begin

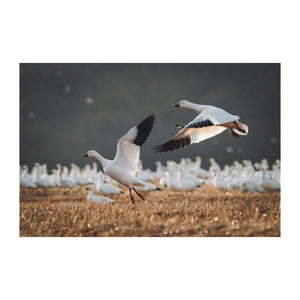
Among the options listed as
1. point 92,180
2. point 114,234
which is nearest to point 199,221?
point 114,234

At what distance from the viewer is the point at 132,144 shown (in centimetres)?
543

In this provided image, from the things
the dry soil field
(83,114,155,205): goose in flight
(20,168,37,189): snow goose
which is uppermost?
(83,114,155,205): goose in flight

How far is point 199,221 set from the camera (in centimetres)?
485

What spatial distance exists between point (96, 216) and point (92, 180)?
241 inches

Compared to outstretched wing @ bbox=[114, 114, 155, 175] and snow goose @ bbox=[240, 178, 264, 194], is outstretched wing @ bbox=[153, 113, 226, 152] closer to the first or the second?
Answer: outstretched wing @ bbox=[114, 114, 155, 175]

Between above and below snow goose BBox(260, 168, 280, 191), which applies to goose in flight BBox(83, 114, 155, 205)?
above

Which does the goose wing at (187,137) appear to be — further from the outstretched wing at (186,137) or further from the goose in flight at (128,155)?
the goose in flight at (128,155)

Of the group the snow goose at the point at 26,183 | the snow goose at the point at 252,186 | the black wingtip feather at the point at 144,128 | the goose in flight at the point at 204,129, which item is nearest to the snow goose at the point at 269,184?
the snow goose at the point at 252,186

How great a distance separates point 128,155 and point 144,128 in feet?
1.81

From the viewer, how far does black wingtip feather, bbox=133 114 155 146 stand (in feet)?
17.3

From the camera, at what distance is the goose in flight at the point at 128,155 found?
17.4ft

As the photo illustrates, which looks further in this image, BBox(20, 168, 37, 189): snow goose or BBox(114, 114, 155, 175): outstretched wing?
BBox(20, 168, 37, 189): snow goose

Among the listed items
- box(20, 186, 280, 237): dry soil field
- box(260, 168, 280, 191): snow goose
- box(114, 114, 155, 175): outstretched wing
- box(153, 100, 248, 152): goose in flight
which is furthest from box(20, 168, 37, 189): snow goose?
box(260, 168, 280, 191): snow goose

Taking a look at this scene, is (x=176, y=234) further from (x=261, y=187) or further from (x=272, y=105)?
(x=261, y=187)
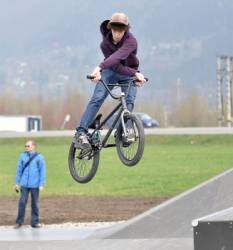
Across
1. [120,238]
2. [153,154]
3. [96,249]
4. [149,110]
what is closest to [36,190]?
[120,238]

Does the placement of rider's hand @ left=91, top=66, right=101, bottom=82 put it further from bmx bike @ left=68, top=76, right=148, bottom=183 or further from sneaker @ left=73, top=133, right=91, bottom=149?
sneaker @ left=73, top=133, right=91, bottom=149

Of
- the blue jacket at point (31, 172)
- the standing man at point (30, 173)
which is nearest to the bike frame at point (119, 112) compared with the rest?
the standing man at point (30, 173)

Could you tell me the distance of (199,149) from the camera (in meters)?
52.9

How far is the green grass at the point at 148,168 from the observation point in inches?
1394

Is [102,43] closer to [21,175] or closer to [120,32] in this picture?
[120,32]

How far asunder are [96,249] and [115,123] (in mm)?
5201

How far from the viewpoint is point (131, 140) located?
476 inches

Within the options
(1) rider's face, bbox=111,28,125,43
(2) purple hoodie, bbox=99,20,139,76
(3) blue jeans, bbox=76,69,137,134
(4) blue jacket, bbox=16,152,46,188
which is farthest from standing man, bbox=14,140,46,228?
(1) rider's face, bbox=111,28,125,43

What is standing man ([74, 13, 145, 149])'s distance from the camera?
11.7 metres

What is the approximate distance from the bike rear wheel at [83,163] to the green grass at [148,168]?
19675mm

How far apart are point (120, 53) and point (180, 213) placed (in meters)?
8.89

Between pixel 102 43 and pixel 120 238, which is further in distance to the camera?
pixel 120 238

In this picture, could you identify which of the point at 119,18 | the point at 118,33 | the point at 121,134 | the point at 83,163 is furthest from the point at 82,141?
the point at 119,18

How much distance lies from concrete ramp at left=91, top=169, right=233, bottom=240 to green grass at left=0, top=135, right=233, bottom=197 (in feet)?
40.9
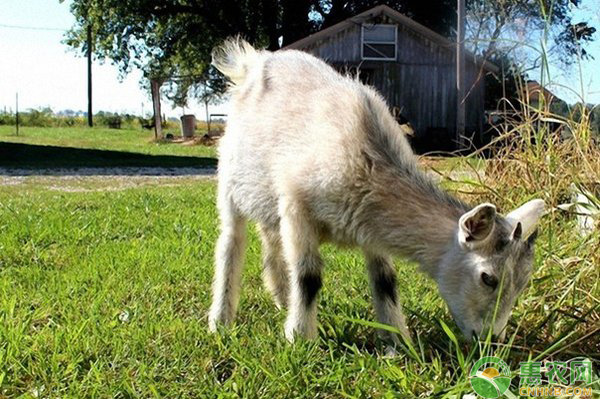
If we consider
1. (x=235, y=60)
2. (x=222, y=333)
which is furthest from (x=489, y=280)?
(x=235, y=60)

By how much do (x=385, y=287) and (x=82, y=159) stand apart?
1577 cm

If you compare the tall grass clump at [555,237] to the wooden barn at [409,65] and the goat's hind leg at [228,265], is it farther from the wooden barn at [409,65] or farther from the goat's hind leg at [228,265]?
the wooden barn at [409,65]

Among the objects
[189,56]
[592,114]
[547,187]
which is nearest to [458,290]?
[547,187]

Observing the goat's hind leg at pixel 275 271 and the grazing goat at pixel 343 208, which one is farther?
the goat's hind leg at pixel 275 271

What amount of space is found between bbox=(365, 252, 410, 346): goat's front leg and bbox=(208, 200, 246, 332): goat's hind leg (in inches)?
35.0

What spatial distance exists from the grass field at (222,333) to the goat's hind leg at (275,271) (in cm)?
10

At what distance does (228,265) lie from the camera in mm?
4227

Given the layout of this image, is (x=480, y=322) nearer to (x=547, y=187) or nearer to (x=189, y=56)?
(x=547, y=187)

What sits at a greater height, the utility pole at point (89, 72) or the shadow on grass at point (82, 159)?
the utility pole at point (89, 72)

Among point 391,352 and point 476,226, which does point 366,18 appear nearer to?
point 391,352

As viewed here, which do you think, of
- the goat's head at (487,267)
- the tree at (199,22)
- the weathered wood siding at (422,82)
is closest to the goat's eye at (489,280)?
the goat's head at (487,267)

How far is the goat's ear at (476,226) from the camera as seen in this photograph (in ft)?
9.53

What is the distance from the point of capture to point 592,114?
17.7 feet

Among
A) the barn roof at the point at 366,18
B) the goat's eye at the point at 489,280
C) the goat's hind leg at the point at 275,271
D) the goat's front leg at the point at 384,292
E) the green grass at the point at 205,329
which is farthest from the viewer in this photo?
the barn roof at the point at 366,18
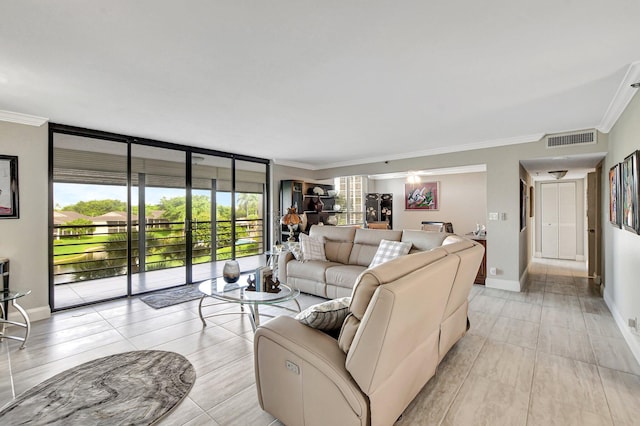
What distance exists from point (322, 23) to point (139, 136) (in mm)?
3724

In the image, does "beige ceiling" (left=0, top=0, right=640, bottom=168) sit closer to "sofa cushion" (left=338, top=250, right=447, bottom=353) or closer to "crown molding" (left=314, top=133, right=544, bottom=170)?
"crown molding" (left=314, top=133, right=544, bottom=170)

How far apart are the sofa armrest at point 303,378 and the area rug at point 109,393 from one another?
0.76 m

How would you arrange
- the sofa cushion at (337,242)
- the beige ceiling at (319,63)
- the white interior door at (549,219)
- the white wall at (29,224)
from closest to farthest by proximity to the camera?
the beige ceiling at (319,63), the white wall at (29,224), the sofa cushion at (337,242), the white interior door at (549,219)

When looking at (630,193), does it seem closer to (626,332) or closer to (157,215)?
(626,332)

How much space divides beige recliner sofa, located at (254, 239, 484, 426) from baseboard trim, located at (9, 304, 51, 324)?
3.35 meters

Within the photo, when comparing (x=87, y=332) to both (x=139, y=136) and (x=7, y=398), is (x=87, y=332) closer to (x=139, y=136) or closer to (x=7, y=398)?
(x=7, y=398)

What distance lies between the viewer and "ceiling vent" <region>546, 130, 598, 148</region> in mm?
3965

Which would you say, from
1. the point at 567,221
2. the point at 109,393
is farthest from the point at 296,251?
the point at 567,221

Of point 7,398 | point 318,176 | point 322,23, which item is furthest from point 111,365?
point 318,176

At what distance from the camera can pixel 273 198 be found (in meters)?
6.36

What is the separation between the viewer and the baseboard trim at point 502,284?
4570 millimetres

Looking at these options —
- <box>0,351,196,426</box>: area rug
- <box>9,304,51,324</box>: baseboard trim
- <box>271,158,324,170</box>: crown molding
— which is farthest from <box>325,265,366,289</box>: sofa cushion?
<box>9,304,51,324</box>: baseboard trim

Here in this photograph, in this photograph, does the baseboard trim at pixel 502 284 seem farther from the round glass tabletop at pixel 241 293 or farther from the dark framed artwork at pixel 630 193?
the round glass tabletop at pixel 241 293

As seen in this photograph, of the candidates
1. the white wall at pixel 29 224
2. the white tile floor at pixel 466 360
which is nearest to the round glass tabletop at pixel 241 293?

end

Print the lines of the records above exactly as they appear, beginning with the line that contains "How far apart are the" and stopping after the line that contains "4570 millimetres".

How far apart are the sofa armrest at point 303,378 and the area rug at point 109,393 from one another?
0.76 m

How would you arrange
- the sofa cushion at (337,242)
- the beige ceiling at (319,63)
- the white interior door at (549,219)
- the white wall at (29,224)
from closest to farthest by proximity to the camera?
the beige ceiling at (319,63), the white wall at (29,224), the sofa cushion at (337,242), the white interior door at (549,219)

When looking at (630,193), does it seem closer to (626,332) or closer to (157,215)?
(626,332)

How much space divides beige recliner sofa, located at (254, 239, 484, 426) from baseboard trim, located at (9, 304, 51, 324)?
3.35 meters

Within the photo, when comparing (x=87, y=332) to both (x=139, y=136) and (x=7, y=398), is (x=87, y=332) closer to (x=139, y=136) or closer to (x=7, y=398)?
(x=7, y=398)

What distance lies between the viewer and "ceiling vent" <region>546, 130, 598, 148</region> in mm?
3965

Which would you say, from
1. the point at 567,221
2. the point at 109,393
is farthest from the point at 296,251?
the point at 567,221

Of point 7,398 | point 318,176 | point 322,23, which item is furthest from point 111,365?
point 318,176

At what distance from the camera can pixel 273 198 be found (in meters)?
6.36

What is the separation between the viewer and the baseboard trim at point 502,284?
4570 millimetres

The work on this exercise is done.